__GIVEN EXERCISE__. Word for word, copy all the data and drop the pictures.
** start PROVIDED DATA **
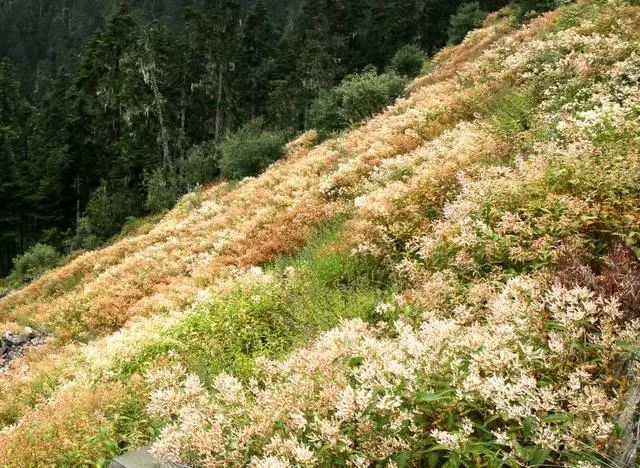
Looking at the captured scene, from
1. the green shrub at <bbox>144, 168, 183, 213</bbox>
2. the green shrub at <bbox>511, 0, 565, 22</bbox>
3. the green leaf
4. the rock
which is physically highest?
the green shrub at <bbox>511, 0, 565, 22</bbox>

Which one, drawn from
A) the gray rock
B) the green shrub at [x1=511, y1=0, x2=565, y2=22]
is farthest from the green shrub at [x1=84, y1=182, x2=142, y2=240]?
the gray rock

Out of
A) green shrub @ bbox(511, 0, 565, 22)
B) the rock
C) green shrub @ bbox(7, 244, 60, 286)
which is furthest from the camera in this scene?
green shrub @ bbox(7, 244, 60, 286)

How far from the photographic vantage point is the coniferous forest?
41156mm

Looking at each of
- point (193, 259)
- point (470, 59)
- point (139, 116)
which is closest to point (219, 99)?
point (139, 116)

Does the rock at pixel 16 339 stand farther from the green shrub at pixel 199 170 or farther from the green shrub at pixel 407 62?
the green shrub at pixel 407 62

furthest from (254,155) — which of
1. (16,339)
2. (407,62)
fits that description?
(16,339)

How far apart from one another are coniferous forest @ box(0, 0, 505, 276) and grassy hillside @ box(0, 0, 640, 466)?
** end PROVIDED DATA **
__RESULT OF THE TASK__.
Looking at the captured scene, from
1. the green shrub at <bbox>144, 168, 183, 213</bbox>
2. the green shrub at <bbox>511, 0, 565, 22</bbox>
3. the green leaf
4. the rock
which is physically highest?
the green shrub at <bbox>511, 0, 565, 22</bbox>

Which one, drawn from
A) the gray rock
B) the green shrub at [x1=511, y1=0, x2=565, y2=22]
is farthest from the green shrub at [x1=84, y1=182, x2=142, y2=240]?
the gray rock

Out of
A) green shrub @ bbox(511, 0, 565, 22)
B) the rock
C) green shrub @ bbox(7, 244, 60, 286)
which is furthest from the camera in this scene?
green shrub @ bbox(7, 244, 60, 286)

How far from the photographic vantage point is the coniferous forest?
41156mm

Looking at each of
- point (193, 259)
- point (470, 59)
- point (139, 116)
which is closest to point (219, 99)?
point (139, 116)

Does the rock at pixel 16 339 stand farther from the green shrub at pixel 199 170 or farther from the green shrub at pixel 407 62?
the green shrub at pixel 407 62

furthest from (254,155) — which of
1. (16,339)
2. (407,62)
fits that description?
(16,339)

How far apart from one another are coniferous forest @ box(0, 0, 505, 276) and grassy hillside @ box(0, 0, 640, 466)?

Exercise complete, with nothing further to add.